▶ _PROBLEM TO WORK ON_
Only the line with "Green grass on" and the lines after it, to the end of the data, should appear in the answer, each reproduced exactly.
*** DATASET CONTENT ***
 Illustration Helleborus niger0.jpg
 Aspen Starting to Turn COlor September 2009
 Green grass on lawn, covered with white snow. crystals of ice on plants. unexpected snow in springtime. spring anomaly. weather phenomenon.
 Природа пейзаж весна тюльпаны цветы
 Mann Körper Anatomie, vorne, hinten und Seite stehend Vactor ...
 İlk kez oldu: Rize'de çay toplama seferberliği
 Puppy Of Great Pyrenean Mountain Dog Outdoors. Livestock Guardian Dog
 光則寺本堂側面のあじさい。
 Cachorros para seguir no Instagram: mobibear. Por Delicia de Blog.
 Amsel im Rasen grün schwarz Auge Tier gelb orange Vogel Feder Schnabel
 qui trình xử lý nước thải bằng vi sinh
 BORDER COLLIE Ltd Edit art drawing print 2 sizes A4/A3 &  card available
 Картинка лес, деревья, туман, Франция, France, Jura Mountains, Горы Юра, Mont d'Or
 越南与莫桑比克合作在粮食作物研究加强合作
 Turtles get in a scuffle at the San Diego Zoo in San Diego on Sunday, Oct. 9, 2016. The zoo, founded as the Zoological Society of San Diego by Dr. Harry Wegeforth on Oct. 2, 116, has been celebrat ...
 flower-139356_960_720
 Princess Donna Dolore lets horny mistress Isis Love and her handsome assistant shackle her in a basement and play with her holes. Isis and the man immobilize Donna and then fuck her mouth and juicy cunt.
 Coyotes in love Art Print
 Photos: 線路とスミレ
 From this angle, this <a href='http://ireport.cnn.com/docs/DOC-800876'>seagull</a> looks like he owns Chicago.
*** End of DATASET CONTENT ***
▶ _FINISHED EXERCISE_
 Green grass on lawn, covered with white snow. crystals of ice on plants. unexpected snow in springtime. spring anomaly. weather phenomenon.
 Природа пейзаж весна тюльпаны цветы
 Mann Körper Anatomie, vorne, hinten und Seite stehend Vactor ...
 İlk kez oldu: Rize'de çay toplama seferberliği
 Puppy Of Great Pyrenean Mountain Dog Outdoors. Livestock Guardian Dog
 光則寺本堂側面のあじさい。
 Cachorros para seguir no Instagram: mobibear. Por Delicia de Blog.
 Amsel im Rasen grün schwarz Auge Tier gelb orange Vogel Feder Schnabel
 qui trình xử lý nước thải bằng vi sinh
 BORDER COLLIE Ltd Edit art drawing print 2 sizes A4/A3 &  card available
 Картинка лес, деревья, туман, Франция, France, Jura Mountains, Горы Юра, Mont d'Or
 越南与莫桑比克合作在粮食作物研究加强合作
 Turtles get in a scuffle at the San Diego Zoo in San Diego on Sunday, Oct. 9, 2016. The zoo, founded as the Zoological Society of San Diego by Dr. Harry Wegeforth on Oct. 2, 116, has been celebrat ...
 flower-139356_960_720
 Princess Donna Dolore lets horny mistress Isis Love and her handsome assistant shackle her in a basement and play with her holes. Isis and the man immobilize Donna and then fuck her mouth and juicy cunt.
 Coyotes in love Art Print
 Photos: 線路とスミレ
 From this angle, this <a href='http://ireport.cnn.com/docs/DOC-800876'>seagull</a> looks like he owns Chicago.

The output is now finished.